▶ [BRIEF]: Each line below must be set down exactly; omit any image you find.

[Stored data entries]
_ _ _ _

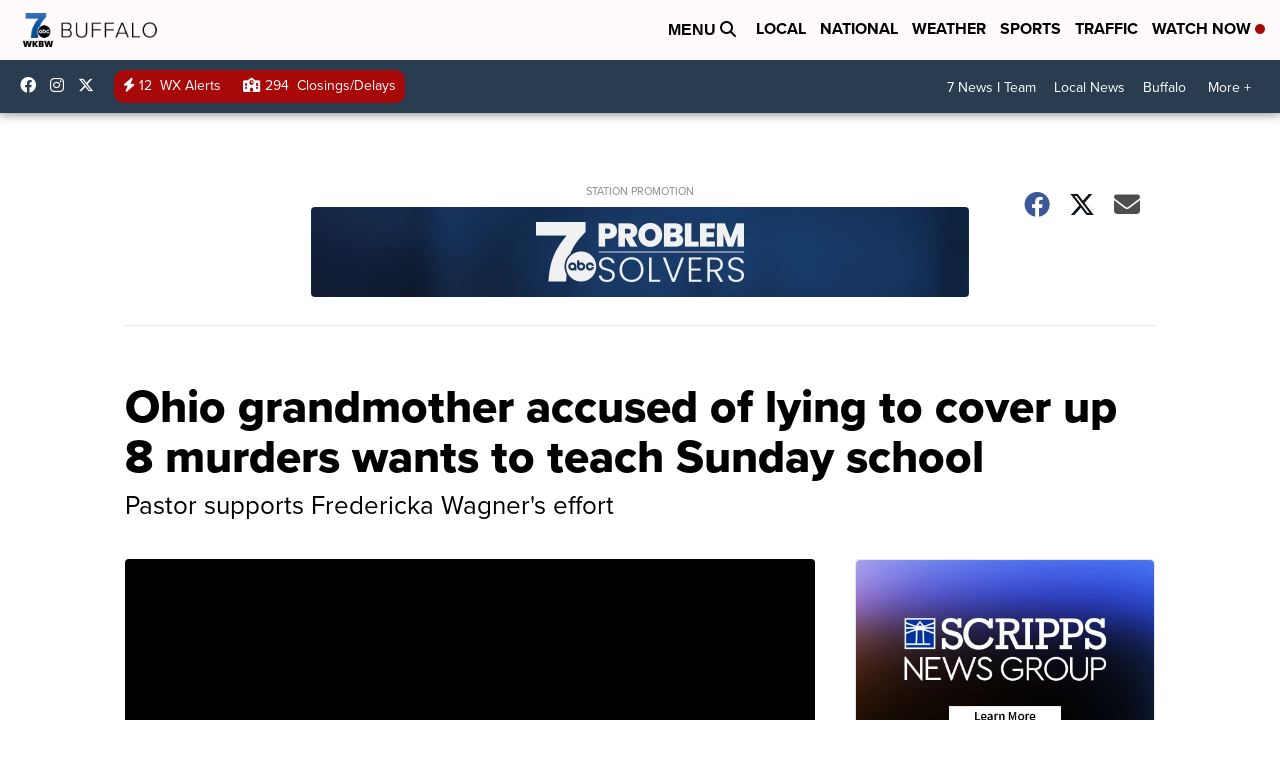

--- FILE ---
content_type: application/javascript; charset=utf-8
request_url: https://fundingchoicesmessages.google.com/f/AGSKWxViy_ZN7y0UepNSXKe5695JveVrcovRxxHnc7V9vk2Y3SAN6GxEmXUfZSkzHP2xd4rBnSURd7wadjLMFWLETFdcUvLdL0MBgeFODjoywd_G5nlgnbF5X8SmNjxu-W2YLdllbGO6xVUYNjr41VsF_Q1wbjarFF8bkbWbQ03sMipIO-6buOuBnbN0yqke/_/Ads.ashx/adspd./adblock-detector./adnetwork_/adPos?
body_size: -1290
content:
window['a9e09b29-8bb8-4f8e-9be3-30b741cacb50'] = true;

_ _ _ _

▶ [TASK RESPONSE]:
--- FILE ---
content_type: application/javascript; charset=utf-8
request_url: https://fundingchoicesmessages.google.com/f/AGSKWxViy_ZN7y0UepNSXKe5695JveVrcovRxxHnc7V9vk2Y3SAN6GxEmXUfZSkzHP2xd4rBnSURd7wadjLMFWLETFdcUvLdL0MBgeFODjoywd_G5nlgnbF5X8SmNjxu-W2YLdllbGO6xVUYNjr41VsF_Q1wbjarFF8bkbWbQ03sMipIO-6buOuBnbN0yqke/_/Ads.ashx/adspd./adblock-detector./adnetwork_/adPos?
body_size: -1290
content:
window['a9e09b29-8bb8-4f8e-9be3-30b741cacb50'] = true;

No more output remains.